Es war belastend, erdrückend, auch befreiend. Ich war so, so wütend. Ehrlich gesagt größtenteils auf mich. Es war seltsam. Ich war nie so gewesen, früher war in meinen Augen alles was ich getan hatte ohne Zweifel richtig. Nie hatte ich mir Gedanken darüber gemacht, wie es dabei einer anderen Person gehen könnte. Es war einfach unwichtig gewesen. Ich hatte noch nie so über mich selbst gedacht. So kritisch. Im Allgemeinen hatte ich nie auch nur eine meiner Handlungen hinterfragt. Und jetzt kommt dieser Typ im Rollstuhl und wirft einfach alles durcheinander. Ich kannte ihn nicht einmal richtig, eigentlich war er völlig irrelevant, und trotzdem schaffte er es, dass ich mich wegen ihm schlecht fühlte. Besser gesagt, dass ich mich schelcht fühlte, wegen der Art, wie ich ihn behandelt hatte. Ich verstand es nicht. Klar, ich hatte mich im Sommer verändert, ich wusste das und ich hatte es auch mittlerweile akzeptiert das eine Änderung einfach nötig gewesen war. Ich hatte an mir gearbeitet, Tag für Tag, aber ich hatte mir geschworen, nie zu emotional zu werden. Hat ja offensichtlich lange geklappt. Nicht. 

Für mich war es nie akzeptabel gewesen, Emotionen zu zeigen. Ich war beliebt gewesen, wirklich beliebt. Ganz oben. Ich hätte nie zeigen dürfen, dass ich verletzlich war. Gut, damals war ich auch noch nicht so verletzlich gewesen, wie ich es geworden war. (Auch wenn es mir unglaublich schwer viel, mir selber einzugestehen, dass ich verletzlich, anfällig geworden war.) Ich hatte nie zeigen dürfen, dass ich auch manchmal trauerte, dass ich auch manchmal einfach alleine sein wollte. Es ging nicht, es passte nicht zu der Rolle, die ich gespielte hatte, so lange, einfach um durchzukommen. Und ich entdeckte erst, was mich eigentlich ausmachte, was ich eigentlich brauchte, was ich eigentlich wollte, jetzt wo ich diese Rolle nicht mehr spielte. Nicht mehr spielen konnte. Was ich brauchte war nichts als ein Freund. Einfach ein wirklich ehrlicher Freund. Das klingt zugegebenermaßen unglaublich kitschig, aber es änderte nichts an der Tatsache, dass ich mich einfach danach sehnte, von jemandem so richtig verstanden zu werden.

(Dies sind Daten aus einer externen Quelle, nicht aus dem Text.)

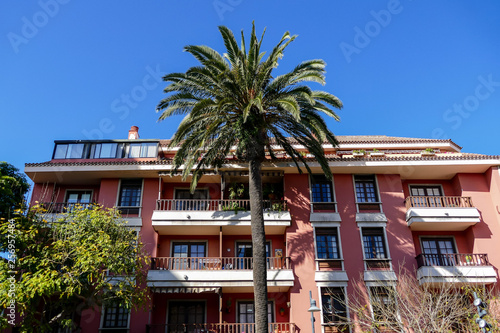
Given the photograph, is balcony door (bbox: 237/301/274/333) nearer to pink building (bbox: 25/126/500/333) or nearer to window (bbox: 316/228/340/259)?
pink building (bbox: 25/126/500/333)

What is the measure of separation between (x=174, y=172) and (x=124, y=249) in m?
5.66

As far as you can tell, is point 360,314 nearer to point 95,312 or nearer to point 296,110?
point 296,110

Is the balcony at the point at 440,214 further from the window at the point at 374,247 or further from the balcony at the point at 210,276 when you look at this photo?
the balcony at the point at 210,276

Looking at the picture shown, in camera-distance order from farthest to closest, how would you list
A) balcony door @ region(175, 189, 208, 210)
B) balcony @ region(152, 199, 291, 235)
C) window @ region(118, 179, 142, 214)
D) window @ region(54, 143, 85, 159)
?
1. window @ region(54, 143, 85, 159)
2. window @ region(118, 179, 142, 214)
3. balcony door @ region(175, 189, 208, 210)
4. balcony @ region(152, 199, 291, 235)

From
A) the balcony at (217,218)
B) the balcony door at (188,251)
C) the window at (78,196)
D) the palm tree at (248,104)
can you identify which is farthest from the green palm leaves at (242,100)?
the window at (78,196)

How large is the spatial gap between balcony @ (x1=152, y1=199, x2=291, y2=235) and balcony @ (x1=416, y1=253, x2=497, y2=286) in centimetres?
721

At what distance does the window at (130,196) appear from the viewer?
25.0 metres

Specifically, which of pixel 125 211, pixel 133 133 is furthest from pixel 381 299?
pixel 133 133

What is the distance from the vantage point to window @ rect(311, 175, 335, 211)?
82.6 ft

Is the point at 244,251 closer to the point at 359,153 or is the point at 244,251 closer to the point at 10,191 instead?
the point at 359,153

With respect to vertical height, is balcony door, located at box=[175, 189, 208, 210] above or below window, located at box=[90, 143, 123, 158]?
below

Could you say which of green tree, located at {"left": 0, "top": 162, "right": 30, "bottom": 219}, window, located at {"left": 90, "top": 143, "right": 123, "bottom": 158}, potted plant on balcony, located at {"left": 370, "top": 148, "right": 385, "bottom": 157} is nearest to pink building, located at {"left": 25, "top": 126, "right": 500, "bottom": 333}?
potted plant on balcony, located at {"left": 370, "top": 148, "right": 385, "bottom": 157}

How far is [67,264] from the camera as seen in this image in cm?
2031

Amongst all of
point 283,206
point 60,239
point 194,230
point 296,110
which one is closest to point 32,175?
point 60,239
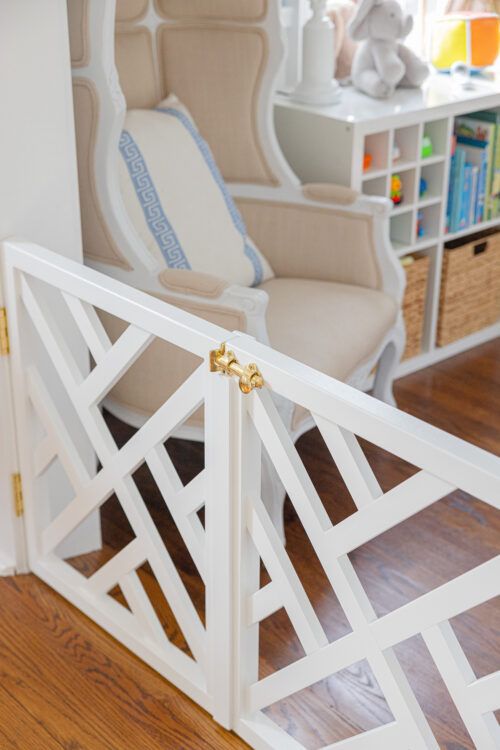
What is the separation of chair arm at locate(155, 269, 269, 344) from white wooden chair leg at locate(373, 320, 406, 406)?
0.60m

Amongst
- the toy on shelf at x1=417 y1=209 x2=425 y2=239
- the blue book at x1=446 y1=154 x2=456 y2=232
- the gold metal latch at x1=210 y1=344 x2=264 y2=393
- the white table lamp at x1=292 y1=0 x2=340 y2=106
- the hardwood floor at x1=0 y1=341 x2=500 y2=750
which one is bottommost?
the hardwood floor at x1=0 y1=341 x2=500 y2=750

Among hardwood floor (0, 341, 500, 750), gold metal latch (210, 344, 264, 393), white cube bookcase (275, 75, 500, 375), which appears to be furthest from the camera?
white cube bookcase (275, 75, 500, 375)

Wenn ich eins gelernt hatte in meinen Jahren auf der Highschool, dann war es, dass man hart sein musste, um es zu schaffen. Man musste es jedenfalls so aussehen lassen, als wäre man hart, als wäre man unnahbar. Es war ein Schutzmechanismus und er funktionierte ohne Fehler. Bis man zerbricht.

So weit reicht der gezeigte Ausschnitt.